Vector spaces over skew fields are right- or left-modules whose dimension notions require sidedness; the concept of basis and linear independence generalize with the caveat that linear maps correspond to matrices over a division ring with multiplication order sensitivity, yielding a theory of linear algebra adapted to noncommutativity used in the study of projective space over division rings and in Baer–Kaplansky theorem contexts. The classification of simple modules over central simple algebras ties to Morita equivalence and the Jacobson density theorem characterizes endomorphism rings of simple modules as dense subrings of endomorphism rings over division rings, an approach central to Jacobson radical studies and to structure theory developed by Nathan Jacobson. Concepts such as determinant require the reduced norm for matrices over division algebras, influencing representation theory for algebraic groups and automorphic forms where division algebras supply local components.

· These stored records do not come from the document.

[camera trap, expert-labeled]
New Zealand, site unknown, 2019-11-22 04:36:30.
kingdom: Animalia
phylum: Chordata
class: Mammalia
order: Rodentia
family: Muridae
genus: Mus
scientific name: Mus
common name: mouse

Historically, the discovery of the quaternions by William Rowan Hamilton in the 19th century inaugurated the systematic study of noncommutative division algebras, influencing later work by Richard Dedekind, Emmy Noether, and Richard Brauer. Skew fields appear in classical projective geometry over division rings studied by H.S.M. Coxeter and in modern applications to coding theory and space-time block code design where cyclic division algebras contribute constructions used in telecommunications engineering. In number theory, central division algebras classify via the Brauer group with ramifications for class field theory and the Hasse principle; in representation theory and harmonic analysis, division algebras underpin local component analysis for automorphic representation theory tied to the work of Robert Langlands. Operator algebra contexts relate to the role of division rings in the classification of factors and to noncommutative geometry initiatives associated with Alain Connes.